As caretakers rather than owners of creation, it is essential we do all we can to preserve our
resources for future generations, and to take care of this planet entrusted to us by God. We
must find effective ways to address issues such as climate change, the protection of biodiversity,
and the preservation of the earth’s resources. Each of these issues is our concern. We cannot
simply leave it to others. It is our sacred duty as stewards of God.
What more then can we do in our own lives - at home, school, university and work, and in our
parishes - to take better care of our planet? This has to include working together to ensure that
local and national government play their crucial and essential part, and that a global way forward
be found to ensure that the beauty of creation does not become a wilderness.
On the First Sunday of Lent next year, I will invite the whole diocese to join together in renewing
our commitment as Stewards of God in Caring for Creation. The whole Church must be deeply
committed to this work. Pope Benedict has reminded us:
‘One of the fields in which it is urgent to work is most definitely that of safeguarding
creation. The new generations are responsible for the future of the planet… Before it is too
late, we must make courageous choices with a view to a strong alliance between human
beings and the earth. We need a decisive ‘Yes’ to safeguarding creation and a strong
commitment to reverse those tendencies which risk bringing us to a situation of
irreversible degradation.’ (Loreto, 2 September 2007)
When the beauty of God’s creation is threatened, our role as stewards requires us to shout with a
loud voice like Isaiah, and to play our part in protecting and nurturing our planet, not just for
ourselves but for future generations.
This Pastoral Letter can only touch the surface of this vital topic.
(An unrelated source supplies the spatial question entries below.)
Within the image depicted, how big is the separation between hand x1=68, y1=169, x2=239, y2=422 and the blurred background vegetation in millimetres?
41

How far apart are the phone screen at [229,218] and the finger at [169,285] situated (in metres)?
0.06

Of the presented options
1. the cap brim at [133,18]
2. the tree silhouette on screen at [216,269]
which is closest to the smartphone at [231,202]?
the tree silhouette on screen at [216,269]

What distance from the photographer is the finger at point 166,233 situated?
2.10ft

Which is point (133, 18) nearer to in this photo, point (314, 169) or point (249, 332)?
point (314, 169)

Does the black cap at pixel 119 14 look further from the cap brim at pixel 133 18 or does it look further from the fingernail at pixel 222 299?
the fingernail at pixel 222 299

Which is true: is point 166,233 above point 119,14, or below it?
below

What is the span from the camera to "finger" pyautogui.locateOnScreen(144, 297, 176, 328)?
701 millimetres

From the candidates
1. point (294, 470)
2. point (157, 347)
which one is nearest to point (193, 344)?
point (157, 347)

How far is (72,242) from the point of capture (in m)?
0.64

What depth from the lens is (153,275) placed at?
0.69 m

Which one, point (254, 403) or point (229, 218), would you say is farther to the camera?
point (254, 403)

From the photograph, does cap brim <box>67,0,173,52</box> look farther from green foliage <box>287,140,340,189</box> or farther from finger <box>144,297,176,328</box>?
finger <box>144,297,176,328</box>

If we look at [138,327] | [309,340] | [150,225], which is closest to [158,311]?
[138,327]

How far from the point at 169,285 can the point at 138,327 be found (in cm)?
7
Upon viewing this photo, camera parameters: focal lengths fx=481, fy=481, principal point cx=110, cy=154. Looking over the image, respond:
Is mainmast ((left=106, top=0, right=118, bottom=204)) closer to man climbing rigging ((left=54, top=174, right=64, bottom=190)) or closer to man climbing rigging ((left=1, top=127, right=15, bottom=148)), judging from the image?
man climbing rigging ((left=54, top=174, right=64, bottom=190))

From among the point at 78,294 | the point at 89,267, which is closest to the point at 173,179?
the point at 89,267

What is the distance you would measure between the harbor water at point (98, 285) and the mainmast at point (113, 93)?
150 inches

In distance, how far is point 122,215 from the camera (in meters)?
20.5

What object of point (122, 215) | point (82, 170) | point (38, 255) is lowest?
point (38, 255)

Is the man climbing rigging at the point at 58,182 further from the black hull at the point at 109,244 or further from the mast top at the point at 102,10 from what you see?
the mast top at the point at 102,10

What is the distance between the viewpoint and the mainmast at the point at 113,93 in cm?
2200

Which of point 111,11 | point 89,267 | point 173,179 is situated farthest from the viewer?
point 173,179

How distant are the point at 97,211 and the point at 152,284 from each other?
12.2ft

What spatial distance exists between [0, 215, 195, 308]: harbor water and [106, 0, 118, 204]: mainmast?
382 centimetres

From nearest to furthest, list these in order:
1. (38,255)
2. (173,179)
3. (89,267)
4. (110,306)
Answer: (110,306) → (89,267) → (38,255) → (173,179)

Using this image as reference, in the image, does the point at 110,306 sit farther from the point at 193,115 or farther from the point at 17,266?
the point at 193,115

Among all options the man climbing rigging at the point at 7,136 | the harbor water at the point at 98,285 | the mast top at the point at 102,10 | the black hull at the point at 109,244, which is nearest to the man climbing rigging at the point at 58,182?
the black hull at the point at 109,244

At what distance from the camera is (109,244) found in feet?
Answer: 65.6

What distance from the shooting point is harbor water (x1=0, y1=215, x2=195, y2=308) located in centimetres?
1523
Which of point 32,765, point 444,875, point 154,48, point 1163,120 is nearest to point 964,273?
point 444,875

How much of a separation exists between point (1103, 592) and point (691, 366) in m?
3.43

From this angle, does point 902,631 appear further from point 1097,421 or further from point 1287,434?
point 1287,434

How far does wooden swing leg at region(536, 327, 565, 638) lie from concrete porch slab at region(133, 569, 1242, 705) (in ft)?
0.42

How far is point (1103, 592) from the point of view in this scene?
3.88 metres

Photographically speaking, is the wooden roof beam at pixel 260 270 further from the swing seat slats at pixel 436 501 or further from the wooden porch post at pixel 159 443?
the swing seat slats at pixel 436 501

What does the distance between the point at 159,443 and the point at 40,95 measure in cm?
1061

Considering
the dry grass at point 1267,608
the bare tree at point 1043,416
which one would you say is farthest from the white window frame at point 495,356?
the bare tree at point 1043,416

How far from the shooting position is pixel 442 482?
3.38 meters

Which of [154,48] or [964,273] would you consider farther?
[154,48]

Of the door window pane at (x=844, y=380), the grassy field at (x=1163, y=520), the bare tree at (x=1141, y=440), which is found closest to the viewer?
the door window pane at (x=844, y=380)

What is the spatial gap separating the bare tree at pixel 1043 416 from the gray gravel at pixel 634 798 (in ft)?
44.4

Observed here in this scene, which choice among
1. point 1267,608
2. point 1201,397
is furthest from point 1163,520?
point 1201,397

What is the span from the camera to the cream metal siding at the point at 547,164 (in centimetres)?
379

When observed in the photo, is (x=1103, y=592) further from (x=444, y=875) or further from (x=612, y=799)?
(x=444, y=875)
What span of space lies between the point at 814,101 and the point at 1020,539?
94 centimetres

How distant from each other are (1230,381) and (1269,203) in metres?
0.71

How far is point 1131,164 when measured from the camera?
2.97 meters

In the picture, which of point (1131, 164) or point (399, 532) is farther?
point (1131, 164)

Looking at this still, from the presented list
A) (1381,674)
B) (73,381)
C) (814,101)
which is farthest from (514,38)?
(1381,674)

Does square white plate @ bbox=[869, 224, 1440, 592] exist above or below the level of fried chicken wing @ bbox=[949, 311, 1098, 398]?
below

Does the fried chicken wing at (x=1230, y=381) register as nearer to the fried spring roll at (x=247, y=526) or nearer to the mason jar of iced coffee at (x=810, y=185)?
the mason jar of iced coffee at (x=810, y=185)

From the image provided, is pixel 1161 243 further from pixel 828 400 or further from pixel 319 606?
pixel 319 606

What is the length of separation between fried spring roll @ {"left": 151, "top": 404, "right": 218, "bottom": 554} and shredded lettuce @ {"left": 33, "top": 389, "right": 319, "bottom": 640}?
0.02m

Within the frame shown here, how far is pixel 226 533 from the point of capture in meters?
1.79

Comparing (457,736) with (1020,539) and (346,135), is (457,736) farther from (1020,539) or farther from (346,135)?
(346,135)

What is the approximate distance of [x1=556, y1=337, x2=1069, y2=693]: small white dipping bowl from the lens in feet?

There are so many questions
left unanswered. There will be diocesan study days available, and more thoughts and ideas
offered, but it is in your homes and parishes that this theme must be taken up. Many of our
Catholics schools are already giving an excellent lead on this.
Each Advent, we await with joyful hope the coming of our Saviour, Jesus Christ, and also ‘the
new heavens and the new earth’ he promises. Jesus Christ is Lord of the Cosmos, and we are
not fit to kneel before him. Through him all things were made, and through him all things will be
made new. And yet he lifts us up, pours the Holy Spirit upon us, and seeks to work in and
through each of us as the Restorer of Creation. As we dedicate ourselves to being faithful
stewards of God’s creation, let us make our own this prayer from the Roman Missal:
God our Father, open our eyes to see your hand at work
in the splendour of creation, in the beauty of human life.
Touched by your hand, our world is holy.
Help us to cherish the gifts that surround us,
to share your blessings with our brothers and sisters,
and to experience the joy of life in your presence. (17th Sunday of the Year)

Bishop of East Anglia


(In addition to reading aloud this Pastoral Letter at each Mass, I invite parish priests to duplicate copies and make them
available for people to take home with them and for group discussion. Many thanks.)